Given problem A
Say whether each statement agrees with the blog entry, answering yes or no and quoting the deciding words of the blog entry: (i) the writer got a pack of 48 Prismacolor pencils; (ii) the writer saw Keeping the Faith only on TV; (iii) the writer has already learned how to run the community.
Given problem B
Express the lines of the rows below as a Markdown table with the columns Number and Row line, starting with the line that contains "What is the" and going on through the end of the rows. Leave out blank lines and number each remaining line.

Extract to read
- - -
(no subject)
Dec. 17th, 2000 01:01 am![[personal profile]](https://www.dreamwidth.org/img/silk/identity/user.png)
First things first - to join the "feministas" community, go here: http://www.livejournal.com/userinfo.bml?user=feministas
There's more info there. I'll spend some time tomorrow or Monday learning to actually run the thing.
Tonight I pledged my firstborn child to get a pack of 48 Prismacolor pencils. Also picked up a few things I will need for school next semester, like bristol board and semigloss gel medium and a cute little wooden mannikin to use as a model for gesture drawings (why? because as was demonstrated earlier this semester, before I had to drop out of the class because of everything that was going on in my life, I am an absolutely hopelessly sad figure-drawer, and need all the help I can get). Dinner and Kinkos thereafter. Tiramisu is my bitch.
All I really did all day was watch Keeping the Faith, a movie I liked in the theater & also liked on TV. It's weird. The movie made me think, which is unusual for a romantic comedy.
- - -
Information shown
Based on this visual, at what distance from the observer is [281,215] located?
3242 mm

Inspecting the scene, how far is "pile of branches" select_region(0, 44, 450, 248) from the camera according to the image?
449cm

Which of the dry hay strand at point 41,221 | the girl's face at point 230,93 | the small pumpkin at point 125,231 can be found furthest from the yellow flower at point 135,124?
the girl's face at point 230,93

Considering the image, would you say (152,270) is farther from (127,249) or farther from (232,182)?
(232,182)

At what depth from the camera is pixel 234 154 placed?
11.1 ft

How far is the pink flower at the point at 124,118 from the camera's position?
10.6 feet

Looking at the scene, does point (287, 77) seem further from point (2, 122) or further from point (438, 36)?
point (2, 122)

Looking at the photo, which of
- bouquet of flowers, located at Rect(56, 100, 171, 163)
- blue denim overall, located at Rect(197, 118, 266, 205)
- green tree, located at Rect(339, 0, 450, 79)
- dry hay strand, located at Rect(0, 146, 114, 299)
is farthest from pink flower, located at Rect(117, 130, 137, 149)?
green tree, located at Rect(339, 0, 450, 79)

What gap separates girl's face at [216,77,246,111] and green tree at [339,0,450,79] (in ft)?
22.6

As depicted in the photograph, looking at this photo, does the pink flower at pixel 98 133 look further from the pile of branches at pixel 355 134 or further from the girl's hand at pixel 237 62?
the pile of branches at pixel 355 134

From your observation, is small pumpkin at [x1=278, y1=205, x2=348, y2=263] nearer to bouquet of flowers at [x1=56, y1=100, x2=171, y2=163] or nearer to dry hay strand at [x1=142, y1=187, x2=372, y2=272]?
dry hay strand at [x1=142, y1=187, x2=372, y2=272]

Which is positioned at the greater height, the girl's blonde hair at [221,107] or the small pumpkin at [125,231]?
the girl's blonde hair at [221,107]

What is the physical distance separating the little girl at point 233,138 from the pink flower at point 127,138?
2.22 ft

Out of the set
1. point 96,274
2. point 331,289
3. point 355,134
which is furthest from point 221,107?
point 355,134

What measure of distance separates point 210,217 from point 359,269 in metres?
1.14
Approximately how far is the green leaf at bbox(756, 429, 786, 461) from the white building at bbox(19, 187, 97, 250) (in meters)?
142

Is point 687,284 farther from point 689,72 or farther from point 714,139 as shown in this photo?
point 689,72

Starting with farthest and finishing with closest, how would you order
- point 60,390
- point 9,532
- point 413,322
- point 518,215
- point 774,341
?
- - -
Output A
(i) Yes: "Tonight I pledged my firstborn child to get a pack of 48 Prismacolor pencils."
(ii) No: "a movie I liked in the theater & also liked on TV."
(iii) No: "I'll spend some time tomorrow or Monday learning to actually run the thing."

Output B
| Number | Row line |
|---|---|
| 1 | What is the physical distance separating the little girl at point 233,138 from the pink flower at point 127,138? |
| 2 | 2.22 ft |
| 3 | Out of the set |
| 4 | 1. point 96,274 |
| 5 | 2. point 331,289 |
| 6 | 3. point 355,134 |
| 7 | which is furthest from point 221,107? |
| 8 | point 355,134 |
| 9 | What measure of distance separates point 210,217 from point 359,269 in metres? |
| 10 | 1.14 |
| 11 | Approximately how far is the green leaf at bbox(756, 429, 786, 461) from the white building at bbox(19, 187, 97, 250) (in meters)? |
| 12 | 142 |
| 13 | Is point 687,284 farther from point 689,72 or farther from point 714,139 as shown in this photo? |
| 14 | point 689,72 |
| 15 | Starting with farthest and finishing with closest, how would you order |
| 16 | - point 60,390 |
| 17 | - point 9,532 |
| 18 | - point 413,322 |
| 19 | - point 518,215 |
| 20 | - point 774,341 |
| 21 | ? |